York native Neal Dodson was sitting three rows behind Meryl Streep at the 2011 Oscars when she won best actress for "The Iron Lady."
Nestled in the center of the aisle -- a spot reserved for non-nominees -- Dodson bumped elbows with the likes of Bradley Cooper, Martin Scorsese and Angelina Jolie, he said.
Then he ended the night at Madonna's 4 a.m. after-party in the Hollywood hills.
"And of course, the next day you go back to paying your electric bill, feeding your dogs and brushing your teeth," said Dodson, 35. "It's a real back-and-forth."
The Los Angeles-based producer is a Manchester Township native and 1996
Central York High School graduate. And now, of course, he's making movies.
His latest: An open-sea epic starring Robert Redford that hit big-city theaters at the end of October.
The movie: The film was an adventure from the start, Dodson said. With Redford as its only actor and almost no dialogue, he said, the film was bold -- even on paper.
When writer J.C. Chandor handed him the screenplay, which was about 30 pages long instead of the usual 120 or so, Dodson asked when he'd receive the rest of it, he said.
It was scary for half a second, then exhilarating, Dodson said.
"There was no guarantee that it was going to work or that people were gonna love it," he said.
But it appears they do: The film is rated 94 percent positive on Rotten Tomatoes, a film-review site. It has gotten a positive critical response across the board, including a 10-minute standing ovation at the Cannes International Music Festival, Dodson said.
"Needless to say, it's enormously flattering," he said.
And Redford signed on almost immediately, Dodson said. The established actor, who was 75 while shooting the film in Mexico, performed all his own stunts and endured many hard days in wet clothes, he said.
At the end of the day, he and the crew would be ready to get tacos and have a drink, Dodson said.
"He's been very, very generous to me," he said of Redford. "We've had a great time. He's a great guy."

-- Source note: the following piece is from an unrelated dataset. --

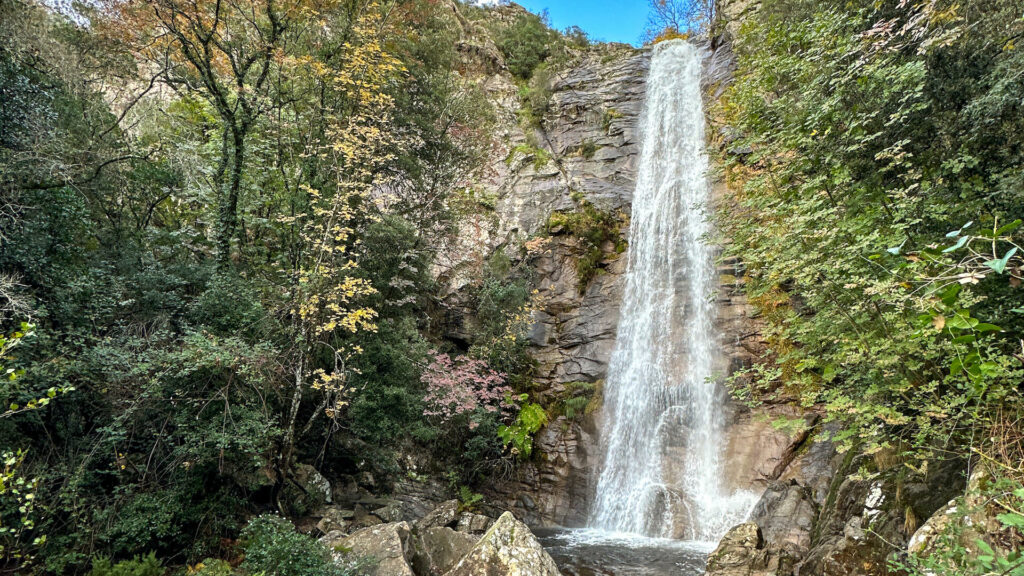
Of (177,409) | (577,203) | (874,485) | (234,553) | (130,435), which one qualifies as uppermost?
(577,203)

The movie continues its release in theaters across the country and will make its way to the York area in a few weeks, Dodson said. After it wraps up in theaters in early spring, it's on to DVDs, Netflix, iTunes and HBO.
Dodson will also come to York College in February for a film showing and Q&A session, he said.
Living the dream: Growing up in York, Dodson acted in plays at Central, York Little Theatre and various theater camps.
He left to go to college at Carnegie Mellon University in Pittsburgh, where he majored in drama. In fact, acting was his original passion, until he was 26 and took a job working for a producer at Warner Bros.
Working in the different parts of the business has been a great background for him as a producer, Dodson said.
"In a weird way, I feel that I was always meant to do this," he said. "It's been quite a ride."
He now has his own production company, Before the Door Pictures, which has now released four feature-length films, including "Margin Call," which earned an Oscar nomination for best original screenplay last year.
"We're not rolling in money, but we get to make these movies that we passionately believe in," he said.
And the 2 1/2 years "All Is Lost" has been in production have proven to be quite the adventure, Dodson said.
"It was a pretty amazing experience," he said. "I'm very lucky to have had it."